# Storage solution for my movies for easy accessibility



## Gud_Folk (Apr 6, 2015)

Hey folks,

I have 2 TB of movies, TV shows and few personal snaps. 
Movies and TV shows are all downloaded from internet and i dont like to delete them.
I have them stored in 4 internal  HDDs.

I need to have a way to


Store all these media content properly and back it properly.
Easily access these content through Wifi using Smartphones and Laptops and if possible through my TV also.
I have few movies in DVDs also, need to store them.
Movies are scattered into 4 HDDs, can they be made as 1 Unit so i can access them(some kind of RAID system please suggest).
HDDs dont last long, how do i made sure they last really long?.


----------



## $hadow (Apr 6, 2015)

If money is not a problem how about a cloud backup solution from WD.


----------



## SaiyanGoku (Apr 6, 2015)

Best option would be to buy/setup a 4 TB NAS with probably WD Red/Black drives.


----------



## Gud_Folk (Apr 8, 2015)

SaiyanGoku said:


> Best option would be to buy/setup a 4 TB NAS with probably WD Red/Black drives.



How much does it cost?
Can i make all the 4 HDDs of mine into one unit?


----------



## DK_WD (Apr 8, 2015)

Gud_Folk said:


> Hey folks,
> 
> I have 2 TB of movies, TV shows and few personal snaps.
> Movies and TV shows are all downloaded from internet and i dont like to delete them.
> ...





Hi   [MENTION=95504]Gud_Folk[/MENTION],

I agree with   [MENTION=159164]$hadow[/MENTION]. I believe WD My Cloud Mirror will fulfill your requirements. The reason to suggest the WD My Cloud mirror because it’s advanced features in RAID and Wireless connectivity. The WD My Cloud Mirror models are available from 4TB to 12TB. To check the specification of WD My Cloud Mirror, you may refer to the link below

Support Answers 

Hope it helps.


----------



## Gud_Folk (Apr 8, 2015)

DK_WD said:


> Hi   @Gud_Folk,
> 
> I agree with   @$hadow. I believe WD My Cloud Mirror will fulfill your requirements. The reason to suggest the WD My Cloud mirror because it’s advanced features in RAID and Wireless connectivity. The WD My Cloud Mirror models are available from 4TB to 12TB. To check the specification of WD My Cloud Mirror, you may refer to the link below
> 
> ...



i googled WD my cloud mirror, EBay lists 4TB version as Rs 22,857, its very costly. 
Is there cheaper alternative for this?


----------



## SaiyanGoku (Apr 8, 2015)

How to Set Up a NAS (Network-Attached Storage) Drive

How to Build Your Own Network-Attached Storage System | PCWorld


----------



## DK_WD (Apr 9, 2015)

Hi [MENTION=95504]Gud_Folk[/MENTION],

My suggestion is, if you have any old desktop computer, it can be used as a media server with HDDs in enclosures for additional storage. You just have to connect with the USB ports, then share the drives on the network. For android and other gadgets to access the data, you will need to search and install some apps to connect it to the shared drives. The downside is that the desktop will have to be on 24/7 for the sharing to keep working.
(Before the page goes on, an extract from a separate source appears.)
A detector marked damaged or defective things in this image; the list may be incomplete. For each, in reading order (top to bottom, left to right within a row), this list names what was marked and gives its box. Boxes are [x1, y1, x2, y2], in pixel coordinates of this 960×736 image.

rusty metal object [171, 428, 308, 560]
Hope this information helps.


----------



## $hadow (Apr 9, 2015)

There are always cheaper sources but you have to mention the budget.


----------



## Gud_Folk (Apr 10, 2015)

$hadow said:


> There are always cheaper sources but you have to mention the budget.
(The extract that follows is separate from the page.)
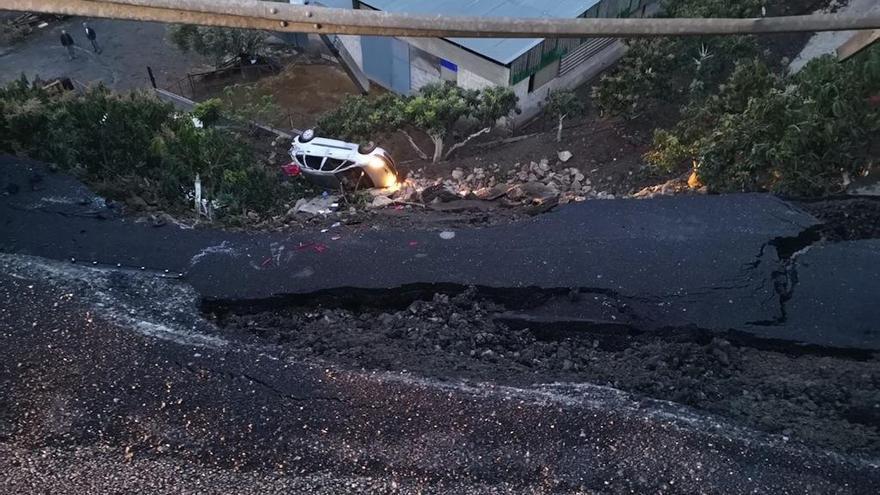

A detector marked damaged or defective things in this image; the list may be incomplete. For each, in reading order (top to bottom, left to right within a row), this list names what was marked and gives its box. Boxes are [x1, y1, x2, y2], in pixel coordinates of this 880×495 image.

overturned white car [288, 130, 398, 190]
Please give me suggestions under 5k and within 10k. 
The cloud solutions suggested are all on higher budgets. 

I dont mind even configuring it manually.


----------



## $hadow (Apr 11, 2015)

Gud_Folk said:


> Please give me suggestions under 5k and within 10k.
> The cloud solutions suggested are all on higher budgets.
> 
> I dont mind even configuring it manually.



For that price you can check out WD hdd which can fall in your budget at different capacities.


----------



## bssunilreddy (Apr 11, 2015)

Gud_Folk said:


> Please give me suggestions under 5k and within 10k.
> The cloud solutions suggested are all on higher budgets.
> 
> I dont mind even configuring it manually.



WD Caviar 4TB RED -13700.

WD Caviar 2TB Black -7300.


----------



## gagan_kumar (Apr 11, 2015)

bssunil said:


> WD Caviar 4TB RED -13700.
> 
> *WD Caviar 2TB Black -7300.*



where dude link please....


----------



## harshilsharma63 (Apr 12, 2015)

Try buying a used NAS or build one yourself. You can get a decent PC for 10k. Add wifi card and you're good to go.


----------



## $hadow (Apr 12, 2015)

bssunil said:


> WD Caviar 4TB RED -13700.
> 
> WD Caviar 2TB Black -7300.



link please


----------



## bssunilreddy (Apr 15, 2015)

$hadow said:


> link please



Local prices after bargaining


----------



## $hadow (Apr 15, 2015)

bssunil said:


> Local prices after bargaining



Oh I thought it was available online.


----------